Write every line of the material out exactly as shown.
-.-.-
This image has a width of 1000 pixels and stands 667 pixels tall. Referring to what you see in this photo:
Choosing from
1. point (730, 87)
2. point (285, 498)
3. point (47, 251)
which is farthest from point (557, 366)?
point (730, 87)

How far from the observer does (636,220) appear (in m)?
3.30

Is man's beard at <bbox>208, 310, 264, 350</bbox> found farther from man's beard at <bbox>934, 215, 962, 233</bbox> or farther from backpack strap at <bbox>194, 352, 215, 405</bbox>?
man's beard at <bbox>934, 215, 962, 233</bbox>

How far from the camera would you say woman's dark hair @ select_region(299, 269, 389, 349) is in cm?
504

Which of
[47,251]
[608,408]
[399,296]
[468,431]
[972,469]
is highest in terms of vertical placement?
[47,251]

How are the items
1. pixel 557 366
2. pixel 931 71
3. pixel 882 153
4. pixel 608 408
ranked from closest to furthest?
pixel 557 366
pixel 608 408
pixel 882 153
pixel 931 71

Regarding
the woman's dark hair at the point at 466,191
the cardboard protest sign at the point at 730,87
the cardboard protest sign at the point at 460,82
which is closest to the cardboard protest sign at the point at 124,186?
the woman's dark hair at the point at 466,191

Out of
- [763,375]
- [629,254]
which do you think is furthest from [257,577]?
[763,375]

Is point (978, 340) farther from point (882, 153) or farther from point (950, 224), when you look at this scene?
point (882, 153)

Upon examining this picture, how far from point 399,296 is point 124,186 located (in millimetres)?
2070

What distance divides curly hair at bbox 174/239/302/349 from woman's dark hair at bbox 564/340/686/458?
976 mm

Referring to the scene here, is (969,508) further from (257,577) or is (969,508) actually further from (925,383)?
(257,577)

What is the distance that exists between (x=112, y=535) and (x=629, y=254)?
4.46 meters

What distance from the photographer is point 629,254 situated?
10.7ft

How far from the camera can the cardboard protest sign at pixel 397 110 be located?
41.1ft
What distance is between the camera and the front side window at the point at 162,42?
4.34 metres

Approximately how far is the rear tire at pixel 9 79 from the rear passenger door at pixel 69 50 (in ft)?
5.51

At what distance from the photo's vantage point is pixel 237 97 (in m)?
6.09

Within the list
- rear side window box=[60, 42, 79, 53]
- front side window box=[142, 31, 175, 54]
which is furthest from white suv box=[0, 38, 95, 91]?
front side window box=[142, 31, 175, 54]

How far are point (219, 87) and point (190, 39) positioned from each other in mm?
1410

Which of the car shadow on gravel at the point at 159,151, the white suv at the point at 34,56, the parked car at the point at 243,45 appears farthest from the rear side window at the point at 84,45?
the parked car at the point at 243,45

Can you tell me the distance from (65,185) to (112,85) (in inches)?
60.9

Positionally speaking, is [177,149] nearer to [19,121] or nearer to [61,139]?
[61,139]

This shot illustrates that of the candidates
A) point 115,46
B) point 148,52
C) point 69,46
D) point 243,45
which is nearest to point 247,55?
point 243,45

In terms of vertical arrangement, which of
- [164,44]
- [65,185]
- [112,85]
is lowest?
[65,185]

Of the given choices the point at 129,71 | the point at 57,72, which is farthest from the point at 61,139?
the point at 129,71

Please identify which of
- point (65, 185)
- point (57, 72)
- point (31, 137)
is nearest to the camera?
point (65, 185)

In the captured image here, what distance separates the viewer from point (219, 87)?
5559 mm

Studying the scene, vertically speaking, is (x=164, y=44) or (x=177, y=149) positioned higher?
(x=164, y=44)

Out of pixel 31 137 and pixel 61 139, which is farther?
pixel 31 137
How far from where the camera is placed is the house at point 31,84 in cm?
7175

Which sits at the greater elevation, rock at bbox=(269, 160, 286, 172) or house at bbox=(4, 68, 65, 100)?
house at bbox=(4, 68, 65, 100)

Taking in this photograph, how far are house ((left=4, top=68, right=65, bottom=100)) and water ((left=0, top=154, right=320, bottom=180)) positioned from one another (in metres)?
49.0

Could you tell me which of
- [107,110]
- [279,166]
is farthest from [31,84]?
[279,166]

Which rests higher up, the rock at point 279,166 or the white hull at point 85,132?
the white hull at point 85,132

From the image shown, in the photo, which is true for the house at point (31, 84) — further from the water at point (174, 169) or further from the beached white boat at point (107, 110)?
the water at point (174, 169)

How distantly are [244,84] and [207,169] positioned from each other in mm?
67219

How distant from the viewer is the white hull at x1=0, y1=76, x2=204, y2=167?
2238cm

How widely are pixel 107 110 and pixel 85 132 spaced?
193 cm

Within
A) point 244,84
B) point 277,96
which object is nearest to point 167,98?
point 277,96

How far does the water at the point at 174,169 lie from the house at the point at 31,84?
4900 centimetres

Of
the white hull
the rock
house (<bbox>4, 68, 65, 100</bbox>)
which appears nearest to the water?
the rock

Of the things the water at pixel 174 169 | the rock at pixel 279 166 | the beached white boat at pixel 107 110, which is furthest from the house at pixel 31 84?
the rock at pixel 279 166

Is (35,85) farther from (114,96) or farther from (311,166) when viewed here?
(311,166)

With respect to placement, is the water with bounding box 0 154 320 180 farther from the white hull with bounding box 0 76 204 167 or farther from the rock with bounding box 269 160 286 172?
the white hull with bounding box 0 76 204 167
-.-.-
• Worked answer:
This image has a width of 1000 pixels and stands 667 pixels tall. Referring to what you see in this photo:
Choosing from
1. point (730, 87)
2. point (285, 498)
3. point (47, 251)
which is farthest from point (557, 366)?
point (730, 87)

How far from the observer does (636,220) appear (in m)?
3.30

Is man's beard at <bbox>208, 310, 264, 350</bbox> found farther from man's beard at <bbox>934, 215, 962, 233</bbox> or farther from backpack strap at <bbox>194, 352, 215, 405</bbox>?
man's beard at <bbox>934, 215, 962, 233</bbox>

How far from the camera would you say woman's dark hair @ select_region(299, 269, 389, 349) is in cm?
504

Which of
[47,251]
[608,408]
[399,296]
[468,431]
[972,469]
is highest in terms of vertical placement?
[47,251]

How are the items
1. pixel 557 366
2. pixel 931 71
3. pixel 882 153
4. pixel 608 408
ranked from closest to furthest?
pixel 557 366
pixel 608 408
pixel 882 153
pixel 931 71

Regarding
the woman's dark hair at the point at 466,191
the cardboard protest sign at the point at 730,87
the cardboard protest sign at the point at 460,82
which is closest to the cardboard protest sign at the point at 124,186?
the woman's dark hair at the point at 466,191

Out of
- [763,375]
- [629,254]
which do you think is furthest from [257,577]?
[763,375]

Is point (978, 340) farther from point (882, 153) or farther from point (950, 224), when you look at this scene?
point (882, 153)

Upon examining this picture, how far from point 399,296 is point 124,186 located (in millimetres)?
2070

What distance divides curly hair at bbox 174/239/302/349 from woman's dark hair at bbox 564/340/686/458?
976 mm

Referring to the scene here, is (969,508) further from (257,577) or is (969,508) actually further from (925,383)?
(257,577)

What is the distance that exists between (x=112, y=535) and (x=629, y=254)?
4.46 meters

What distance from the photographer is point 629,254 situated?
10.7ft

How far from the camera can the cardboard protest sign at pixel 397 110 be located?
41.1ft
What distance is between the camera and the front side window at the point at 162,42?
4.34 metres

Approximately how far is the rear tire at pixel 9 79 from the rear passenger door at pixel 69 50 (in ft)?
5.51

At what distance from the photo's vantage point is pixel 237 97 (in m)?
6.09

Within the list
- rear side window box=[60, 42, 79, 53]
- front side window box=[142, 31, 175, 54]
which is furthest from white suv box=[0, 38, 95, 91]?
front side window box=[142, 31, 175, 54]

How far are point (219, 87) and point (190, 39) positioned from each other in mm?
1410

Which of the car shadow on gravel at the point at 159,151, the white suv at the point at 34,56, the parked car at the point at 243,45 appears farthest from the rear side window at the point at 84,45?
the parked car at the point at 243,45

Can you tell me the distance from (65,185) to (112,85) (in inches)?
60.9

Positionally speaking, is [177,149] nearer to [19,121] or nearer to [61,139]?
[61,139]

This shot illustrates that of the candidates
A) point 115,46
B) point 148,52
C) point 69,46
D) point 243,45
which is nearest to point 247,55?
point 243,45

In terms of vertical arrangement, which of
- [164,44]
- [65,185]
- [112,85]
is lowest?
[65,185]

Of the given choices the point at 129,71 | the point at 57,72, which is farthest from the point at 61,139?
the point at 129,71

Please identify which of
- point (65, 185)
- point (57, 72)
- point (31, 137)
is nearest to the camera?
point (65, 185)

In the captured image here, what distance separates the viewer from point (219, 87)?
5559 mm

Studying the scene, vertically speaking, is (x=164, y=44) or (x=177, y=149) positioned higher?
(x=164, y=44)

Out of pixel 31 137 and pixel 61 139, which is farther?
pixel 31 137
How far from where the camera is placed is the house at point 31,84 in cm?
7175

Which sits at the greater elevation, rock at bbox=(269, 160, 286, 172) or house at bbox=(4, 68, 65, 100)?
house at bbox=(4, 68, 65, 100)

Taking in this photograph, how far are house ((left=4, top=68, right=65, bottom=100)) and water ((left=0, top=154, right=320, bottom=180)) positioned from one another (in metres)?
49.0

Could you tell me which of
- [107,110]
- [279,166]
is farthest from [31,84]?
[279,166]

Which rests higher up, the rock at point 279,166 or the white hull at point 85,132?
the white hull at point 85,132

From the image shown, in the photo, which is true for the house at point (31, 84) — further from the water at point (174, 169) or further from the beached white boat at point (107, 110)?
the water at point (174, 169)

How distantly are [244,84] and [207,169] positioned from each other in mm?
67219

How distant from the viewer is the white hull at x1=0, y1=76, x2=204, y2=167?
2238cm

How widely are pixel 107 110 and pixel 85 132 spaced?
193 cm

Within
A) point 244,84
B) point 277,96
which object is nearest to point 167,98?
point 277,96

How far does the water at the point at 174,169 lie from the house at the point at 31,84?
4900 centimetres

Of
the white hull
the rock
house (<bbox>4, 68, 65, 100</bbox>)
which appears nearest to the water?
the rock

Of the things the water at pixel 174 169 | the rock at pixel 279 166 | the beached white boat at pixel 107 110, which is furthest from the house at pixel 31 84?
the rock at pixel 279 166

Is (35,85) farther from (114,96) or farther from (311,166) when viewed here?
(311,166)

With respect to placement, is the water with bounding box 0 154 320 180 farther from the white hull with bounding box 0 76 204 167 or farther from the rock with bounding box 269 160 286 172?
the white hull with bounding box 0 76 204 167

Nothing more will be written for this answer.